• **WHAT YOU NEED TO DO**
Return each entry below word for word, leaving out any image.

Items from a dataset
=== Begin Enclosure ===

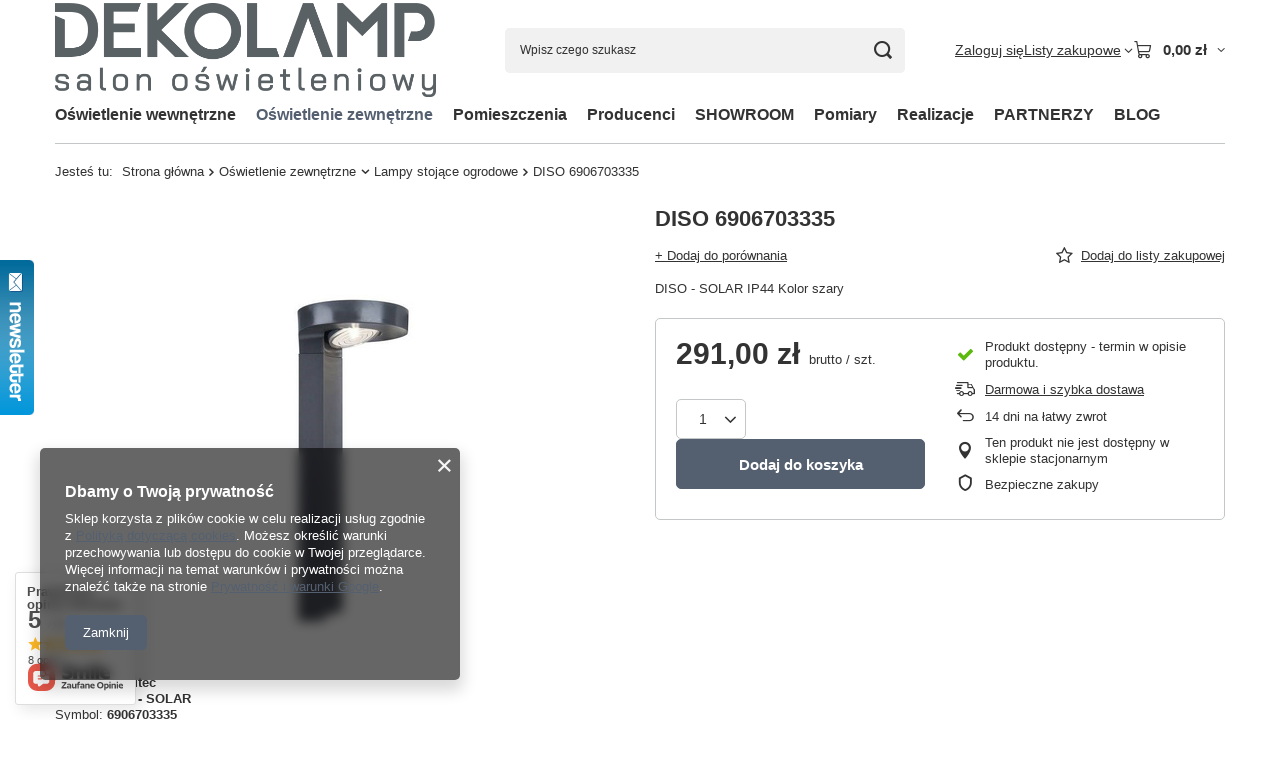

--- FILE ---
content_type: text/html; charset=utf-8
request_url: https://dekolamp.pl/ajax/projector.php?action=get&product=13789&size=uniw&get=sizeprices,sizeavailability,sizedelivery
body_size: 331
content:
{"sizeprices":{"value":"291.00","price_formatted":"291,00 z\u0142","price_net":"236.59","price_net_formatted":"236,59 z\u0142","vat":"23","worth":"291.00","worth_net":"236.59","worth_formatted":"291,00 z\u0142","worth_net_formatted":"236,59 z\u0142","basket_enable":"y","special_offer":"false","rebate_code_active":"n","priceformula_error":"false"},"sizeavailability":{"delivery_days":"14","delivery_date":"2026-02-10","days":"14","visible":"y","status_description":"Produkt dost\u0119pny - termin w opisie produktu","status_gfx":"\/data\/lang\/pol\/available_graph\/graph_1_12.png","status":"order","minimum_stock_of_product":"1","shipping_time":{"days":"14","working_days":"10","hours":"0","minutes":"0","time":"2026-02-10 13:00","week_day":"2","week_amount":"2","today":"false"},"delay_time":{"days":"14","hours":"0","minutes":"0","time":"2026-02-10 07:52:49","week_day":"2","week_amount":"2","unknown_delivery_time":"false"}},"sizedelivery":{"undefined":"false","shipping":"0.00","shipping_formatted":"0,00 z\u0142","limitfree":"0.00","limitfree_formatted":"0,00 z\u0142"}}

=== End Enclosure ===

• **SOLUTION BELOW**
--- FILE ---
content_type: text/html; charset=utf-8
request_url: https://dekolamp.pl/ajax/projector.php?action=get&product=13789&size=uniw&get=sizeprices,sizeavailability,sizedelivery
body_size: 331
content:
{"sizeprices":{"value":"291.00","price_formatted":"291,00 z\u0142","price_net":"236.59","price_net_formatted":"236,59 z\u0142","vat":"23","worth":"291.00","worth_net":"236.59","worth_formatted":"291,00 z\u0142","worth_net_formatted":"236,59 z\u0142","basket_enable":"y","special_offer":"false","rebate_code_active":"n","priceformula_error":"false"},"sizeavailability":{"delivery_days":"14","delivery_date":"2026-02-10","days":"14","visible":"y","status_description":"Produkt dost\u0119pny - termin w opisie produktu","status_gfx":"\/data\/lang\/pol\/available_graph\/graph_1_12.png","status":"order","minimum_stock_of_product":"1","shipping_time":{"days":"14","working_days":"10","hours":"0","minutes":"0","time":"2026-02-10 13:00","week_day":"2","week_amount":"2","today":"false"},"delay_time":{"days":"14","hours":"0","minutes":"0","time":"2026-02-10 07:52:49","week_day":"2","week_amount":"2","unknown_delivery_time":"false"}},"sizedelivery":{"undefined":"false","shipping":"0.00","shipping_formatted":"0,00 z\u0142","limitfree":"0.00","limitfree_formatted":"0,00 z\u0142"}}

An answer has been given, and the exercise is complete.